:: Provided text

Objective: Collagen is lysed early during ischemia-reperfusion, but whether this is due to ischemia or reperfusion injury is not known. The effect of oxygen free radicals and free radical scavengers on left ventricular hemodynamics, myocardial morphology and collagen content were studied in an isolated, Langendorff-perfused rat heart model of regional ischemia-reperfusion.
Methods: All hearts received left anterior descending coronary artery ischemia for 20 mins. Group 1 had ischemia only; group 2 had ischemia followed by reperfusion with oxygenated Krebs-Henseleit buffer for 20 mins; group 3 had oxygen free radicals generated by hypoxanthine and xanthine oxidase during reperfusion; group 4 had free radical scavengers with superoxide dismutase plus catalase; group 5 had both oxygen free radicals and free radical scavengers during reperfusion.
Results: Left ventricular developed pressure decreased significantly in group 3 during ischemia followed by reperfusion (58 +/- 3.1 mmHg versus 42 +/- 2.4 mmHg, P = 0.004), but did not change significantly in any of the other groups. Necrosis score on pathology was highest in group 3; this score also was higher than that in group 5 with free radical scavengers added (3.0 +/- 0.3 versus 2.0 +/- 0.4, P = 0.07) and higher than that of group 2 with reperfusion with buffer only (3.0 +/- 0.3 versus 1.4 +/- 0.5, P < 0.05). Collagen content decreased significantly compared with control in group 3 only with ischemia followed by reperfusion with the addition of oxygen free radicals (18.4 +/- 1.5 versus 11.9 +/- 1.7 g/mg protein, P < 0.05). The addition of free radical scavengers in group 5 mainly attenuated the collagen loss. Scanning electron microscopy revealed profound structural changes of the extracellular collagen matrix in numerous regions of 'stunning' independent of tissue necrosis.

::::
:: Recorded data

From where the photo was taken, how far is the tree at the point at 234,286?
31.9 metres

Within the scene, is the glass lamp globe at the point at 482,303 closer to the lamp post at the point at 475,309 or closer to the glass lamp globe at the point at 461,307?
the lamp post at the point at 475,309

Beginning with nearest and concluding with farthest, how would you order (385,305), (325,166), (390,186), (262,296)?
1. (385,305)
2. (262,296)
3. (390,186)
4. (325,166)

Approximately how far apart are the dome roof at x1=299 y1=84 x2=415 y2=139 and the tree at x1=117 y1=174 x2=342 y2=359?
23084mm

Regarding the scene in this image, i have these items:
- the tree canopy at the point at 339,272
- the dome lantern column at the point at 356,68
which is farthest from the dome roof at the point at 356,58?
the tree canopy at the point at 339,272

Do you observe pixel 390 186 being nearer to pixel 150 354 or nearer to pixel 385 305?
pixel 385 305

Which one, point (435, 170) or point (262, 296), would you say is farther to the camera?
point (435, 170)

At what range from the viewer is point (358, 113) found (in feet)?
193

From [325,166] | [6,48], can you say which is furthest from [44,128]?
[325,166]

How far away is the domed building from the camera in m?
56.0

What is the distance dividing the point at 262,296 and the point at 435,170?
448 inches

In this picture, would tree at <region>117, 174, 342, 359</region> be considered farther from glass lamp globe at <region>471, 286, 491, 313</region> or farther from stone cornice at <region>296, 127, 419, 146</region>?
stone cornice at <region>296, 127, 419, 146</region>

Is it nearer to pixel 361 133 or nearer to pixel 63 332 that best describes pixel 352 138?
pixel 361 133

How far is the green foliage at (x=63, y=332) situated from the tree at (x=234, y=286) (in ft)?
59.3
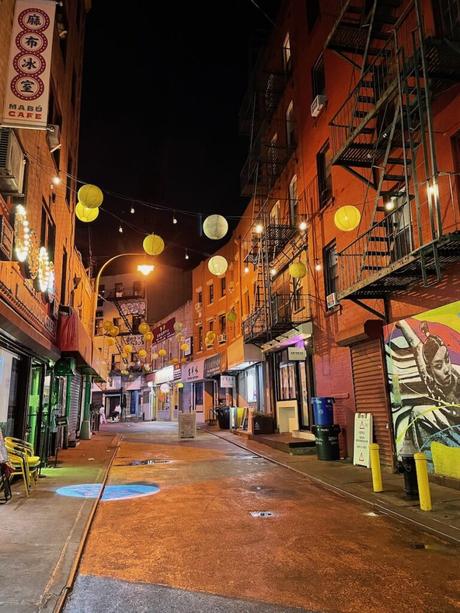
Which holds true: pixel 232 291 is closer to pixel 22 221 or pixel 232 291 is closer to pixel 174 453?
pixel 174 453

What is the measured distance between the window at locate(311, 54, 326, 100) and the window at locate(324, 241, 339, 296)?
597 cm

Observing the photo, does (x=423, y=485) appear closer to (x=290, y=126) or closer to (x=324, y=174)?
(x=324, y=174)

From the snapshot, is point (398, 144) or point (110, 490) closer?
point (110, 490)

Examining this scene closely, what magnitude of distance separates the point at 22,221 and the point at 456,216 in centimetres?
854

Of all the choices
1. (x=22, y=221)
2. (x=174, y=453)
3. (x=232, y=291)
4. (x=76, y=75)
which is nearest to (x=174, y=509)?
(x=22, y=221)

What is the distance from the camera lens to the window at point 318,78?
17.2m

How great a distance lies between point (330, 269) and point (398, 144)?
5699 mm

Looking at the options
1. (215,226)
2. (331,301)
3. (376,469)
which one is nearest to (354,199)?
(331,301)

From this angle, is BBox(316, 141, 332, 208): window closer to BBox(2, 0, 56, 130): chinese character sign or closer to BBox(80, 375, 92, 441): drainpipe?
BBox(2, 0, 56, 130): chinese character sign

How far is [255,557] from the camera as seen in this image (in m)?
5.54

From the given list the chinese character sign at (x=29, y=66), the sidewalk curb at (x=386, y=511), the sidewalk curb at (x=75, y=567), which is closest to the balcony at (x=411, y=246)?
the sidewalk curb at (x=386, y=511)

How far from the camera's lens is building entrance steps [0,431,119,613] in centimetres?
434

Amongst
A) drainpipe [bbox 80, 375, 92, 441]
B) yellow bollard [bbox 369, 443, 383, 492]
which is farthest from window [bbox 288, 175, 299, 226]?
drainpipe [bbox 80, 375, 92, 441]

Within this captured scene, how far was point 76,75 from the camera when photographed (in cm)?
1906
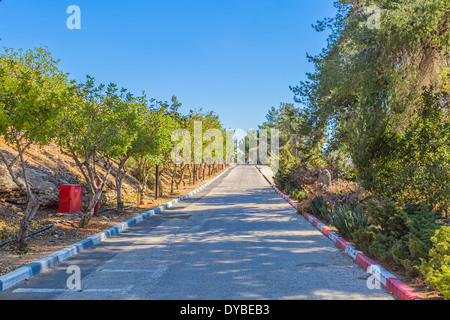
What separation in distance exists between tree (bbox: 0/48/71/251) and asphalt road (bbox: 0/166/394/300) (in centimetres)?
217

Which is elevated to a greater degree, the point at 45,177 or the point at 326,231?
the point at 45,177

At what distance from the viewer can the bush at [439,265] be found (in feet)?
15.5

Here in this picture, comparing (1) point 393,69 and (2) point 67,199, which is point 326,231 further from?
(2) point 67,199

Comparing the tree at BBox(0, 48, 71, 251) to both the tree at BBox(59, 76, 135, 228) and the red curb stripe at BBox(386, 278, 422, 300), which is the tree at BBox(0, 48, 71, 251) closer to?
the tree at BBox(59, 76, 135, 228)

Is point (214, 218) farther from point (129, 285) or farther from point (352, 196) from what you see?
point (129, 285)

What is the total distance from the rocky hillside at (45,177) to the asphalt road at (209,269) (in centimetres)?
358

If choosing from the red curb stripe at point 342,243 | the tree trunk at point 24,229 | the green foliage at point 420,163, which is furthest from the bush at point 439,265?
the tree trunk at point 24,229

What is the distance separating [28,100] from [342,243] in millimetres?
7267

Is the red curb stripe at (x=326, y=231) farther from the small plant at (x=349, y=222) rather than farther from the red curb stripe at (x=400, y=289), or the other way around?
the red curb stripe at (x=400, y=289)

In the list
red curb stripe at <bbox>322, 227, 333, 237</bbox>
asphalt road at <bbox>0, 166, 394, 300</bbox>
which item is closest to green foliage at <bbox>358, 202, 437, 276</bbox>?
asphalt road at <bbox>0, 166, 394, 300</bbox>

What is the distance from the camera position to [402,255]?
248 inches

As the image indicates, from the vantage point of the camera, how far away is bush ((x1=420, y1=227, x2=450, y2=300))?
4.71 metres

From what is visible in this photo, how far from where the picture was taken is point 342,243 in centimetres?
879

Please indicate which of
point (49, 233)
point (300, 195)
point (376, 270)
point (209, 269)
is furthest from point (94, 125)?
point (300, 195)
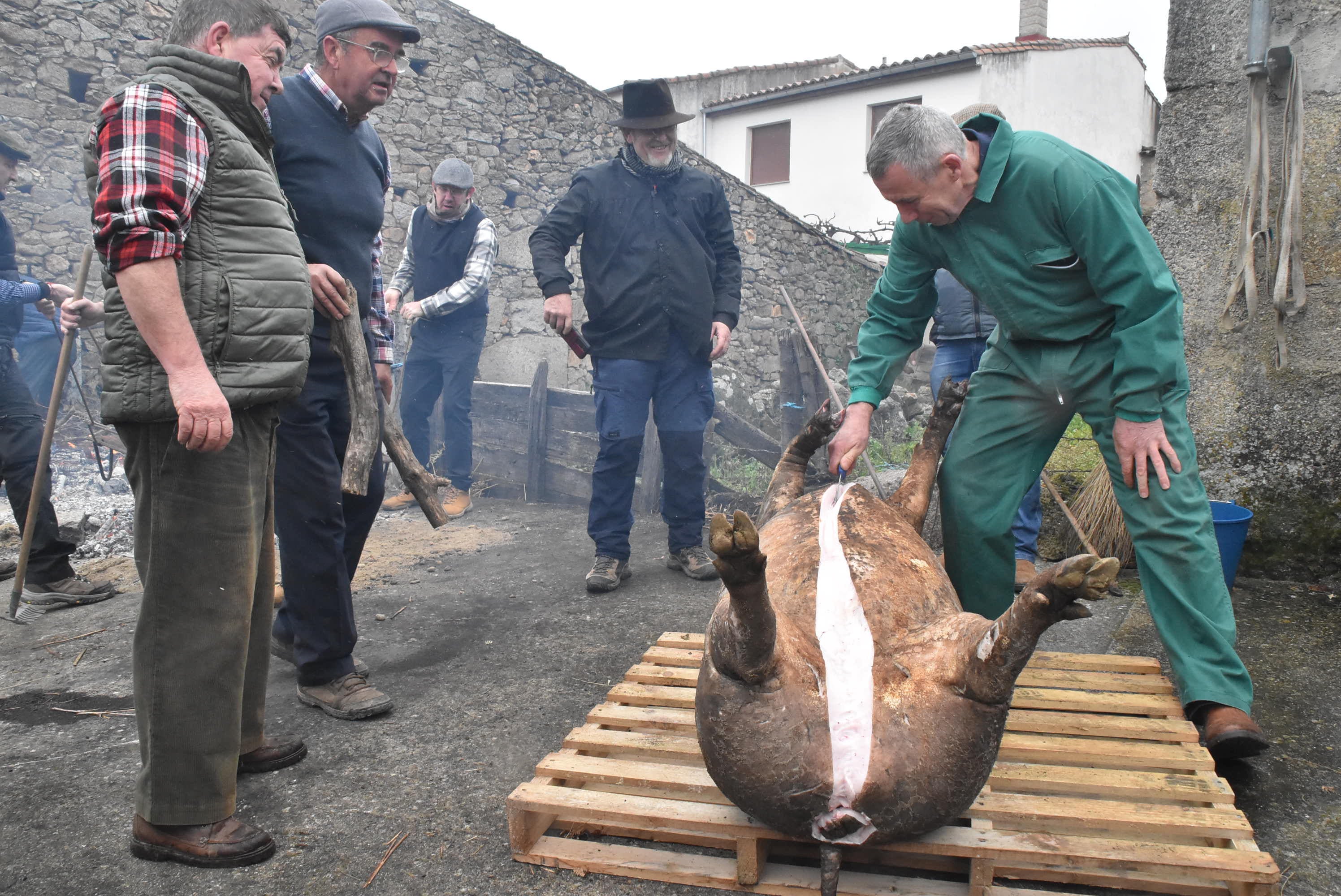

::::

To do:
[a] Print the part of the rat heart study from "Objective: Collagen is" up to and including "scavengers during reperfusion.".
[b] Answer these questions on the rat heart study:
(i) What kind of heart model was used?
(ii) What generated the oxygen free radicals during reperfusion in group 3?
(iii) Which group had the highest necrosis score on pathology?

Replies:
[a]
Objective: Collagen is lysed early during ischemia-reperfusion, but whether this is due to ischemia or reperfusion injury is not known. The effect of oxygen free radicals and free radical scavengers on left ventricular hemodynamics, myocardial morphology and collagen content were studied in an isolated, Langendorff-perfused rat heart model of regional ischemia-reperfusion.
Methods: All hearts received left anterior descending coronary artery ischemia for 20 mins. Group 1 had ischemia only; group 2 had ischemia followed by reperfusion with oxygenated Krebs-Henseleit buffer for 20 mins; group 3 had oxygen free radicals generated by hypoxanthine and xanthine oxidase during reperfusion; group 4 had free radical scavengers with superoxide dismutase plus catalase; group 5 had both oxygen free radicals and free radical scavengers during reperfusion.

[b]
(i) An isolated, Langendorff-perfused rat heart model of regional ischemia-reperfusion.
(ii) Hypoxanthine and xanthine oxidase.
(iii) Group 3.